## Exercise tasks
• a. From the forum thread on trawl data, list every person mentioned by name.
• b. Output the section of the entries that runs from their first line through the line containing "282L210 269L197 256L137" as a Markdown table with the columns Row and Line, numbering each row and leaving out blank lines.
* begin Document excerpt *
I have to admit that I don't know enough about trawl data to understand why an event core would be a problem. It seems that the trawl would be an event and each biomass measure (of each fish) would be attached to a separate occurrence which is attached to that event. Am I understanding this wrong? btw - I found a workaround for the example I gave, so it's not impossible to model with the current structure.... Anne
On 8/20/2014 1:16 PM, Robert Guralnick wrote:
Éamonn et al. --- Thanks for the clarifications. I think these help a ton but it raises a couple more questions for me.
1) I am surprised that you plan to use of MeasurementorFact extension in relation to the Event core, which seems like a novel (or perhaps awkward or unintended?) mechanism for capturing environmental data, but the same extension was not be seen as relevant for describing samples? Can you explain more about the thinking there?
* end Document excerpt *
* begin Data for processing *
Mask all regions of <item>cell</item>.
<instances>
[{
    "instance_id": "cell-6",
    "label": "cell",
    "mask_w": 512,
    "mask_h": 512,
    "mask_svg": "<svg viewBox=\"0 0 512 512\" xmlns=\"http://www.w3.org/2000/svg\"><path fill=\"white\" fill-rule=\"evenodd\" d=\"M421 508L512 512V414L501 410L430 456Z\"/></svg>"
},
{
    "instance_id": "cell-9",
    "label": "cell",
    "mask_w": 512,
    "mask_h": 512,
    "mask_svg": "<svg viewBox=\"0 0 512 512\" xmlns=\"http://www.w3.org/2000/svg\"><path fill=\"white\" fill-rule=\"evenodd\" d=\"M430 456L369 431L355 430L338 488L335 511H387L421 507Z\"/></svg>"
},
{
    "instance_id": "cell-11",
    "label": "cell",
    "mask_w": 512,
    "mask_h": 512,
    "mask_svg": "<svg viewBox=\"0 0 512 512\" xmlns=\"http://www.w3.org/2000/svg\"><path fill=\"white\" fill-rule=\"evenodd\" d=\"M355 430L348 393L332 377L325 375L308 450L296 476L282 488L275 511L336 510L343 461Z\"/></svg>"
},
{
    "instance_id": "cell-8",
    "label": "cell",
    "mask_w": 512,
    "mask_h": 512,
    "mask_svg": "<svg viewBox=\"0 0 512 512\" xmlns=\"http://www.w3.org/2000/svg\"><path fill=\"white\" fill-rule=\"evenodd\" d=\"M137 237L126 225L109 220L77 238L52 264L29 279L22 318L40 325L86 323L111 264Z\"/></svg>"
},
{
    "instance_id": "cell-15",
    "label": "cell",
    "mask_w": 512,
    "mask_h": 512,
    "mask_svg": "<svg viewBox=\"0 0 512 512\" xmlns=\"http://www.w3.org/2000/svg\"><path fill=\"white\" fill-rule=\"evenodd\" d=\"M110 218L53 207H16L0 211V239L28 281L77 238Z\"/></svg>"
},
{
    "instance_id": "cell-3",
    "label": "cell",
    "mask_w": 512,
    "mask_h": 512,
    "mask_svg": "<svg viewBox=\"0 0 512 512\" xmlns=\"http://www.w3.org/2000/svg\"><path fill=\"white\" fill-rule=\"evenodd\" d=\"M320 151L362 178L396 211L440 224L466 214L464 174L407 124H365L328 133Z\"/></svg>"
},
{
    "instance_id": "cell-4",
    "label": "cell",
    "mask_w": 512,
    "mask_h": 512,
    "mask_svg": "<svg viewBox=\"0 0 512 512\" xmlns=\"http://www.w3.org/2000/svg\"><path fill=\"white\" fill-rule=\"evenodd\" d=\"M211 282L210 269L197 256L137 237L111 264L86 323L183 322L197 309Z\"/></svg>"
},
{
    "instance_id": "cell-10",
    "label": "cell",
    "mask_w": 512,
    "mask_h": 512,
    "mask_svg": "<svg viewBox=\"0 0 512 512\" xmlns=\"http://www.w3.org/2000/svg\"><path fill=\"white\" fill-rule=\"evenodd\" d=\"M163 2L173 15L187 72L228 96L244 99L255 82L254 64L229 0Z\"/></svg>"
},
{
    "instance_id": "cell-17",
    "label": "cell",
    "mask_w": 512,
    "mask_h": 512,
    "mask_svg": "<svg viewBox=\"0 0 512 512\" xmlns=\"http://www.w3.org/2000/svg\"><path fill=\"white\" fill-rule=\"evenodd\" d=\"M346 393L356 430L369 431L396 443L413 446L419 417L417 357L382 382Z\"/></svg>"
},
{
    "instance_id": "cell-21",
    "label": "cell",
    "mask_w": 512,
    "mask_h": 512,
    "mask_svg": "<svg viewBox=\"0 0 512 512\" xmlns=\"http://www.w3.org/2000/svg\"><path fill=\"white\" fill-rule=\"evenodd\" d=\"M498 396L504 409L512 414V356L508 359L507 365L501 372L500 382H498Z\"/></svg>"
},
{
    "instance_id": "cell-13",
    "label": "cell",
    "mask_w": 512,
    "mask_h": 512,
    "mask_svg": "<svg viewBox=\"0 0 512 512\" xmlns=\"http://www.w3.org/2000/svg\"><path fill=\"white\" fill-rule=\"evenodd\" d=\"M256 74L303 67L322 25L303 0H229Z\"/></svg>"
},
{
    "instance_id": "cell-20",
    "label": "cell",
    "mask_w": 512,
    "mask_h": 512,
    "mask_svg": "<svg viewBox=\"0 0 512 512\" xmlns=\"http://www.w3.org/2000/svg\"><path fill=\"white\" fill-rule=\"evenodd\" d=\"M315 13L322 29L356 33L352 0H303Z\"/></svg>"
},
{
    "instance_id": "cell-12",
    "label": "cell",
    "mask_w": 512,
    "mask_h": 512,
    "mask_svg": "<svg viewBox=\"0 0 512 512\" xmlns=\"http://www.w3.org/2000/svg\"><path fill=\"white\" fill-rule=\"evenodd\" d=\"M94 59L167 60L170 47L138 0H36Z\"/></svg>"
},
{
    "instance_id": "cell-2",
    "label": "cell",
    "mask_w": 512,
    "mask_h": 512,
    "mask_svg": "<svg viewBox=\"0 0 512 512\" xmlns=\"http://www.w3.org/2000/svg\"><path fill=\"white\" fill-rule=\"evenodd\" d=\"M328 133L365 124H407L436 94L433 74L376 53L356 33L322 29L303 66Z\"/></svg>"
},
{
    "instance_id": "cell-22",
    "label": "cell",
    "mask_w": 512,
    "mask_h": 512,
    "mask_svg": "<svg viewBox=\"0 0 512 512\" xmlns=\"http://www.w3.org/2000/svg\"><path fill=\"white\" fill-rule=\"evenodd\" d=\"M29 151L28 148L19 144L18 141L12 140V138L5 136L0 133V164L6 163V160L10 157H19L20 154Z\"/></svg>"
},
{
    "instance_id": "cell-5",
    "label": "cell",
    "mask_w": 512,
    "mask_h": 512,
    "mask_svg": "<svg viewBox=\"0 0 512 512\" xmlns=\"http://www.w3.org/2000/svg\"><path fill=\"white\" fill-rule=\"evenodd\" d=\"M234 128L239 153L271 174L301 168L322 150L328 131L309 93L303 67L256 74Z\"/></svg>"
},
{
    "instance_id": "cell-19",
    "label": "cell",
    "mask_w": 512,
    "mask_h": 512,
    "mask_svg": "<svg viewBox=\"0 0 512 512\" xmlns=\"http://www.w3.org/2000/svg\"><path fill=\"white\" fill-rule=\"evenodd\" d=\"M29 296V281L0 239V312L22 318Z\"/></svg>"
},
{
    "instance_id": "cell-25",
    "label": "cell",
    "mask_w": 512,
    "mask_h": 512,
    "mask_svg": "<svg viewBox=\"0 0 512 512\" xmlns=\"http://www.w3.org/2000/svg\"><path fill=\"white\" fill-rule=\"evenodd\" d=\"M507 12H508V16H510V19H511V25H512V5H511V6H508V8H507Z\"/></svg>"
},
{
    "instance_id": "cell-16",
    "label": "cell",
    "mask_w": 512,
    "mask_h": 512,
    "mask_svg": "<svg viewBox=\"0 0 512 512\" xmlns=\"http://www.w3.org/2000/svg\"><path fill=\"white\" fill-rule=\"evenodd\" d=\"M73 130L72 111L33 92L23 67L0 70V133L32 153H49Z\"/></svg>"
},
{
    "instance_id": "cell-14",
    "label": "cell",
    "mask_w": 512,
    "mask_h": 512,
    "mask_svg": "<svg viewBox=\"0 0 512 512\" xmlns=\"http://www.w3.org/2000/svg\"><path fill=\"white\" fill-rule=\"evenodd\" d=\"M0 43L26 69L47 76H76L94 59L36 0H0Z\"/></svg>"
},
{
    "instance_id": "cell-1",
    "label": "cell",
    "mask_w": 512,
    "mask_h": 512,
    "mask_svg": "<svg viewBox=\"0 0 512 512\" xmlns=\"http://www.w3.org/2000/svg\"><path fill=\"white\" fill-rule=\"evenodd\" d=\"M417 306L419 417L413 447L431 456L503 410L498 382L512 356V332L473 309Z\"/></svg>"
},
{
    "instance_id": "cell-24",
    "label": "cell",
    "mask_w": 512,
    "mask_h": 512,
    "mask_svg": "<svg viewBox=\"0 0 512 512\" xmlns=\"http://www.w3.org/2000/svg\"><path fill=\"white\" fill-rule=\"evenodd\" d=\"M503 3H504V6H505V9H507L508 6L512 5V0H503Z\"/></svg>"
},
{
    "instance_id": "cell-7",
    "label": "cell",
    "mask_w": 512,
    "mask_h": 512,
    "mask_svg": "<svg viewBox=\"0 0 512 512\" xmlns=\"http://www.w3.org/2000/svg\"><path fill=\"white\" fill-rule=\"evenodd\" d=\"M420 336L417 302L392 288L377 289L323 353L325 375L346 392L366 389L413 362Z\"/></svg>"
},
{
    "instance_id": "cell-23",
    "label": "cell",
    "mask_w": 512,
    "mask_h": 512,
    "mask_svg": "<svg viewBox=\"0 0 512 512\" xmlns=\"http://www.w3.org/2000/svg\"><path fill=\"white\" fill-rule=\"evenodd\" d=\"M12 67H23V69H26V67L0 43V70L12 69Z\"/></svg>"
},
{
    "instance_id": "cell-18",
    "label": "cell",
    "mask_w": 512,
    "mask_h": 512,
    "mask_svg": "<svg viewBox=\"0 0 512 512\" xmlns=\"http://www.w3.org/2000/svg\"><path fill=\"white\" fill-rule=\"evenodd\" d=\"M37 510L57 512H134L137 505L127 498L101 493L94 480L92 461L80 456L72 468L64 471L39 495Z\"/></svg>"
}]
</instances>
* end Data for processing *
## Outputs in order
• a.
- Anne
- Robert Guralnick
- Éamonn

• b.
| Row | Line |
|---|---|
| 1 | Mask all regions of <item>cell</item>. |
| 2 | <instances> |
| 3 | [{ |
| 4 |     "instance_id": "cell-6", |
| 5 |     "label": "cell", |
| 6 |     "mask_w": 512, |
| 7 |     "mask_h": 512, |
| 8 |     "mask_svg": "<svg viewBox=\"0 0 512 512\" xmlns=\"http://www.w3.org/2000/svg\"><path fill=\"white\" fill-rule=\"evenodd\" d=\"M421 508L512 512V414L501 410L430 456Z\"/></svg>" |
| 9 | }, |
| 10 | { |
| 11 |     "instance_id": "cell-9", |
| 12 |     "label": "cell", |
| 13 |     "mask_w": 512, |
| 14 |     "mask_h": 512, |
| 15 |     "mask_svg": "<svg viewBox=\"0 0 512 512\" xmlns=\"http://www.w3.org/2000/svg\"><path fill=\"white\" fill-rule=\"evenodd\" d=\"M430 456L369 431L355 430L338 488L335 511H387L421 507Z\"/></svg>" |
| 16 | }, |
| 17 | { |
| 18 |     "instance_id": "cell-11", |
| 19 |     "label": "cell", |
| 20 |     "mask_w": 512, |
| 21 |     "mask_h": 512, |
| 22 |     "mask_svg": "<svg viewBox=\"0 0 512 512\" xmlns=\"http://www.w3.org/2000/svg\"><path fill=\"white\" fill-rule=\"evenodd\" d=\"M355 430L348 393L332 377L325 375L308 450L296 476L282 488L275 511L336 510L343 461Z\"/></svg>" |
| 23 | }, |
| 24 | { |
| 25 |     "instance_id": "cell-8", |
| 26 |     "label": "cell", |
| 27 |     "mask_w": 512, |
| 28 |     "mask_h": 512, |
| 29 |     "mask_svg": "<svg viewBox=\"0 0 512 512\" xmlns=\"http://www.w3.org/2000/svg\"><path fill=\"white\" fill-rule=\"evenodd\" d=\"M137 237L126 225L109 220L77 238L52 264L29 279L22 318L40 325L86 323L111 264Z\"/></svg>" |
| 30 | }, |
| 31 | { |
| 32 |     "instance_id": "cell-15", |
| 33 |     "label": "cell", |
| 34 |     "mask_w": 512, |
| 35 |     "mask_h": 512, |
| 36 |     "mask_svg": "<svg viewBox=\"0 0 512 512\" xmlns=\"http://www.w3.org/2000/svg\"><path fill=\"white\" fill-rule=\"evenodd\" d=\"M110 218L53 207H16L0 211V239L28 281L77 238Z\"/></svg>" |
| 37 | }, |
| 38 | { |
| 39 |     "instance_id": "cell-3", |
| 40 |     "label": "cell", |
| 41 |     "mask_w": 512, |
| 42 |     "mask_h": 512, |
| 43 |     "mask_svg": "<svg viewBox=\"0 0 512 512\" xmlns=\"http://www.w3.org/2000/svg\"><path fill=\"white\" fill-rule=\"evenodd\" d=\"M320 151L362 178L396 211L440 224L466 214L464 174L407 124H365L328 133Z\"/></svg>" |
| 44 | }, |
| 45 | { |
| 46 |     "instance_id": "cell-4", |
| 47 |     "label": "cell", |
| 48 |     "mask_w": 512, |
| 49 |     "mask_h": 512, |
| 50 |     "mask_svg": "<svg viewBox=\"0 0 512 512\" xmlns=\"http://www.w3.org/2000/svg\"><path fill=\"white\" fill-rule=\"evenodd\" d=\"M211 282L210 269L197 256L137 237L111 264L86 323L183 322L197 309Z\"/></svg>" |